Over at Threadwatch, Graywolf started a thread titled Are you Optimizing for Google Definitions? There are some insightful comments in the thread, and I recalled a Google patent application that covered the topic.
I looked around the web to see if there had been any discussion about the patent application, but couldn’t find any. The document is System and method for providing definitions, (US Patent Application 20040236739) invented by Craig Nevill-Manning, filed on June 27, 2003 and published on November 25, 2004.
The abstract for the application is pretty general, but the document is fairly detailed. Here’s the abstract:
A system and method for providing definitions is described. A phrase to be defined is received. One or more documents, which each contain at least one definition, are determined. The phrase is matched to at least one of the definitions. One or more definitions for the phrase are presented.

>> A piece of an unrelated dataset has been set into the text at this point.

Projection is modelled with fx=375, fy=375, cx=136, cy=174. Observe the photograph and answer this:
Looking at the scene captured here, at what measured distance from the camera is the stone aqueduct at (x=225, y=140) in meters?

An example of Google Definitions in action
Before looking at the words of the patent application, let’s take a look at the results of a definition search on Google.
Below is a screenshot of search results for a Google search for define:indeterminacy. The search is showing five results, and also includes clickable suggested related search queries for “indeterminacy principle” and “quantum indeterminacy.”
Looking at sources of definitions
A quick look at the pages linked to from the definitions of “indeterminacy” tells us a little about pages where definitions come from.
The first result listed is from Critical Vocabulary, which has more than 40 definitions, and the words being defined stand out from the definitions by being encased in font, bold, and span elements like this:
<p><font face=”Century Gothic”><b><span style=”color: #495987″>Indeterminacy:
The second result listed was from Factor Analysis Glossary (no longer available), and it included over 50 definitions. Words defined were differentiated from definitions by being bolded, and having a semicolon separate them from their definitions in this manner.
Result number three, Classical Guitar Dictionary I, includes over 100 definitions. Dictionary terms and definitions are different colors and the defined terms are bolded as follows:
<b><span style=”font-size: 8.0pt; font-family: Verdana; color: #FFFF00″>Indeterminacy</span></b>
The next result doesn’t come from a page listing a number of definitions, but could be said to be from an authority page: WordNet Search – 3.0. The WordNet Search pages are popular sources of definitions amongst computer scientists and people who work in information retrieval.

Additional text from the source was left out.